Since protesters at the gates of the UN in New York were calling on Mr. Ban to get more involved in try to free the South Korean hostages in Afghanistan, Inner City Press asked the UN spokesperson, where is Mr. Ban traveling to? “We might have an announcement tomorrow,” the spokesman on Monday said. But no.
Afterwards another correspondent asked, could he be going to Kabul? Well, no. On Wednesday the spokesman announced that “last night, the Secretary-General had a working dinner in Bridgetown with the Envoy of the Middle East Quartet, Tony Blair, to discuss the work of the Quartet. The Secretary-General is expected to return to New York tomorrow.”

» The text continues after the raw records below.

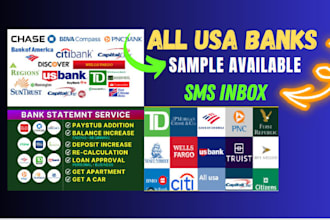 do bank statement reconciliation, paystubs and bookkeeping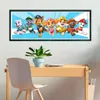 Supercolour 10 in 1 - Paw Patrol (10 puzzle (18-60 Náhľad obrázku produktu 4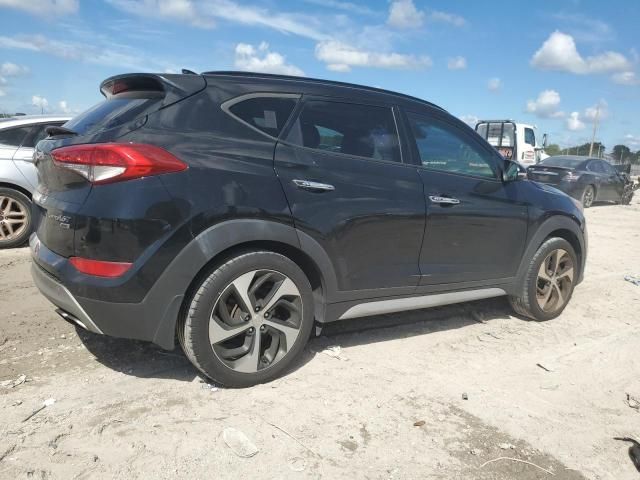 2018 Hyundai Tucson Value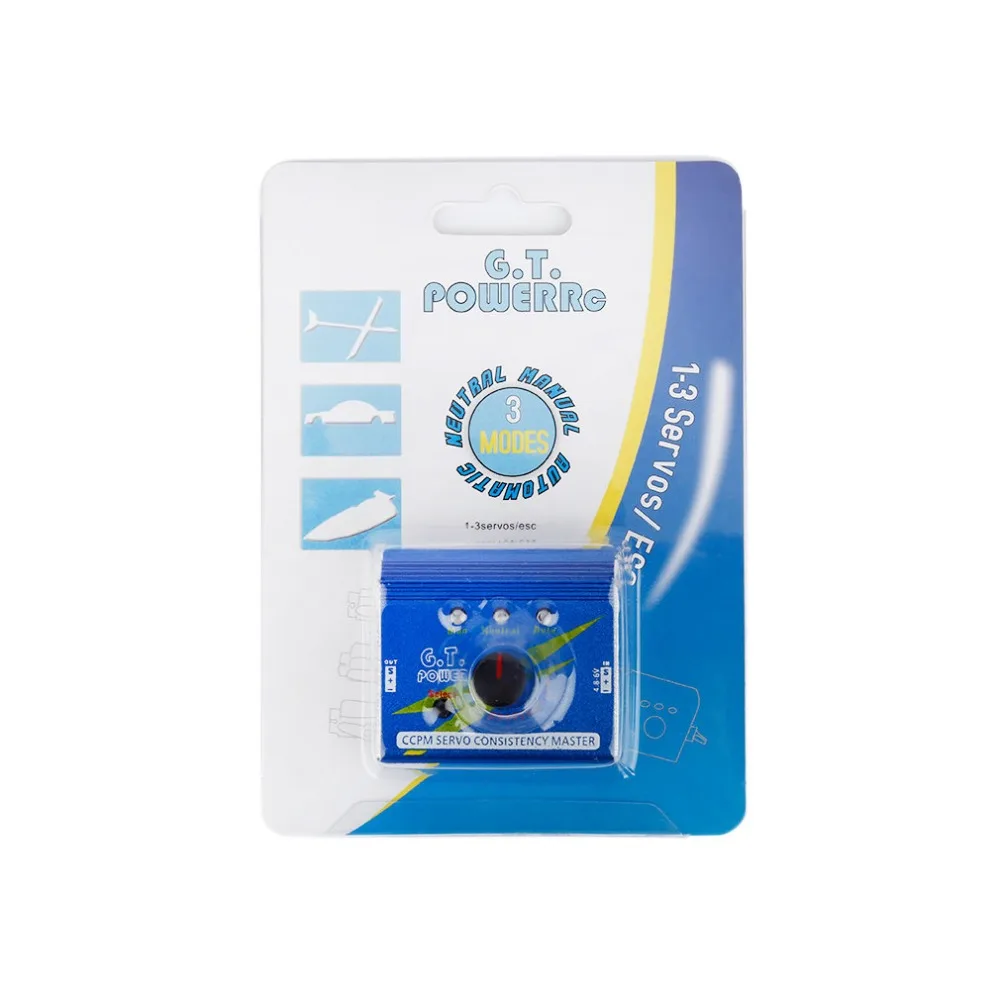 Servo Tester T0079 (6)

The British press has been full of snarky stories about the Blairs’ holiday on Barbados, in the Coral Sundown “mans” of singer Cliff Richard on Sugar Hill. Blair is no longer an elected official in the UK, but discloses, this is a vacation, not work. Is it so difficult? Communication, communication.
For now, a question about Barbados. It has been reported that
“by 2009, in the name of creating a level playing field for free trade, the price that countries like Barbados will be paid by the EU for their sugar will be slashed by 40 per cent. Coming after decades when Caribbean cane producers have been struggling to compete with sugar produced from the turnip-like beet by Europe’s heavily subsidized farmers, this looming cut has been taken by many as the final blow, a death sentence for West Indies sugar.”
For all of the UN’s talk about taking seriously the development and trade rights of lower-income countries, what the UN’s position on this? Has it been discussed or considered in recent days?